Hello,

another busy benchmarking + profiling period for database querying, but this time more rigorous and awesome.

* wrote a generic query analyzer which logs query statements, EXPLAIN, ANALYZE, spots and informs of particular queries that yield inefficient query plans;

* wrote a very simple but rather exhaustive profiler (using python's cProfile) which logs query times, function calls, etc.; output is used to see which parts of the e.g. backend are slow during API calls; output can be easily used to construct a general query 'profile' for a particular database, etc.; [1]

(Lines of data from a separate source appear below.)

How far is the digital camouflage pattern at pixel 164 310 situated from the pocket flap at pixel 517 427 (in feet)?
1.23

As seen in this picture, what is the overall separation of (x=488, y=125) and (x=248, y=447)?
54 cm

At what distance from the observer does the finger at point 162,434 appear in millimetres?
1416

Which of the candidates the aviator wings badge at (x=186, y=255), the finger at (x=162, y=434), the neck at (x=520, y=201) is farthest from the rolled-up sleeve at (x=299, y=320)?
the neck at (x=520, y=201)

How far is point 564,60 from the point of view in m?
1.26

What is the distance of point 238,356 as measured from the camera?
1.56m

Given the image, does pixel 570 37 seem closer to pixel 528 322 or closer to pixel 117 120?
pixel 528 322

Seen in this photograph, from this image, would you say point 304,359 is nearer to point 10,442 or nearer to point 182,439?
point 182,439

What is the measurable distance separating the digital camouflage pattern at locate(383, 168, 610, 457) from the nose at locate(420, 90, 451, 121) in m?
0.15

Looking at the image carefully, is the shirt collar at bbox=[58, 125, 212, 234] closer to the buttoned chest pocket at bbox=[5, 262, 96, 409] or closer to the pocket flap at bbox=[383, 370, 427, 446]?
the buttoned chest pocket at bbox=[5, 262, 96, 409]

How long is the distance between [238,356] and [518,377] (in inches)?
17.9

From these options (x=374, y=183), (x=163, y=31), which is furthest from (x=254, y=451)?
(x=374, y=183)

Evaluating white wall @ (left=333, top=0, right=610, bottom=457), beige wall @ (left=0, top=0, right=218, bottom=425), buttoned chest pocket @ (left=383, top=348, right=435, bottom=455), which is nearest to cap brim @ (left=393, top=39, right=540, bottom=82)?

* benchmarked lots of different queries using these tools, recorded query times, was able to observe deviations/discrepancies;

* uploaded the whole database and benchmarked briefly on an amazon EC2 m2.2xlarge instance;

* concluded that, provided there is enough memory to cache *and hold* the indexes in cache, query times are good;

* in particular, tested the following query scheme extensively: [2] (see comments there as well if curious); concluded that it runs well;

* opted for testing raw SQL queries (from within Flask/python) - so far, translating them into ORM queries (while being careful) resulted in degraded performance; if we have to end up using raw SQL, I will create a way to encapsulate them nicely;

* made sure data importing is not slowed and remains a quick-enough procedure;

* researched PostgreSQL stuff, especially its two-layer caching; I now have an understanding of the way pgsql caches things in memory, how statistics on index usage are gathered and used for maintaining buffer_cache, etc.

The searchable metrics archive would work best when all of its indexes are kept in memory.

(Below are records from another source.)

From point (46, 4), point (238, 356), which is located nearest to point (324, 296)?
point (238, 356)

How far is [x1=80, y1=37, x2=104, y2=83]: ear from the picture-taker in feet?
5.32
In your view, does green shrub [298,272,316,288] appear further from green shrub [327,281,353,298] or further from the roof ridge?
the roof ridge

* to this end, looked into buffer cache hibernation [3], etc.; I think pg_prewarm [4, 5] would serve our purpose well. (Apparently many business/etc. solutions do find cache prewarming relevant - pity it's not supported in stock PostgreSQL.)

The latter means that

* I don't think we can avoid using certain postgresql extensions (if only one) - which means that deploying will always take more than apt-get && pip install, but I believe it is needed;

* next on my agenda is testing pg_prewarm on EC2 and, hopefully, putting our beloved database bottleneck problem to rest.

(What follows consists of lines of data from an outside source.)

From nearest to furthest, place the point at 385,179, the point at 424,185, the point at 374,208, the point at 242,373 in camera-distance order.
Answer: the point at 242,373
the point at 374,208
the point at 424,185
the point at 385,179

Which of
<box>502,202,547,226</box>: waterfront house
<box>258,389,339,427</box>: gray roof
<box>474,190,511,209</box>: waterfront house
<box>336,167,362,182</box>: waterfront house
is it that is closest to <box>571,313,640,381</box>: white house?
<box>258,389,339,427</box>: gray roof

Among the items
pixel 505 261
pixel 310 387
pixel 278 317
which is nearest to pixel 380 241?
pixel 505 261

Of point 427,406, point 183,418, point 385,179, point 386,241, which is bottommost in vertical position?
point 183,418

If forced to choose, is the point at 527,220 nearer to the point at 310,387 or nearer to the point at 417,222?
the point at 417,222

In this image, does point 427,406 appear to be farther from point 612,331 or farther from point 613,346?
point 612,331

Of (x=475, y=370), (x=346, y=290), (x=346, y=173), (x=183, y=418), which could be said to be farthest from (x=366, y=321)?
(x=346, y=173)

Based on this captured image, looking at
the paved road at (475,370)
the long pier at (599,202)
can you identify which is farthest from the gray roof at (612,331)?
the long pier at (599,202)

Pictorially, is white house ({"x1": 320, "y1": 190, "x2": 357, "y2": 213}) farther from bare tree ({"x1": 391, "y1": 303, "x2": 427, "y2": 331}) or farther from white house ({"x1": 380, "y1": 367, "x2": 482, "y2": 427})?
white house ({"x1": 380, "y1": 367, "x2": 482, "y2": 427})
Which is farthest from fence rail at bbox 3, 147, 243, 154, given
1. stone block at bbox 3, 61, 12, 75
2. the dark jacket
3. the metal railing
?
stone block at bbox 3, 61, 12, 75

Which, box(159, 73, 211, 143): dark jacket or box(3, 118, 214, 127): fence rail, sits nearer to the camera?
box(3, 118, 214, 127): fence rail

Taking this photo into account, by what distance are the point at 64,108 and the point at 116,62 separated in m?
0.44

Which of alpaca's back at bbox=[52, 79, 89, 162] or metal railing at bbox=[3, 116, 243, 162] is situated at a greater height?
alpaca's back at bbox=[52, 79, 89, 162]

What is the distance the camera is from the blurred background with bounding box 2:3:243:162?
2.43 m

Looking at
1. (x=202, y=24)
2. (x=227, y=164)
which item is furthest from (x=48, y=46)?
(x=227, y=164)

I planned to expose the EC2 for public tor-dev inquiry (and ended up delaying status report yet again), but I'll have to do this separately. This is possible, however. Sorry for the delayed report.

More generally,

I'm happy with my queer queries [2] now;

the two constraints/goals of

* being able to run Onionoo-like queries on the whole descriptor / status entry database

* being able to get a list of status entries for a particular relay

will hopefully be put to rest very soon. The former is done, provided I have no trouble setting up a database index precaching system (which will ensure that all queries of the same syntax/scheme run quick enough.)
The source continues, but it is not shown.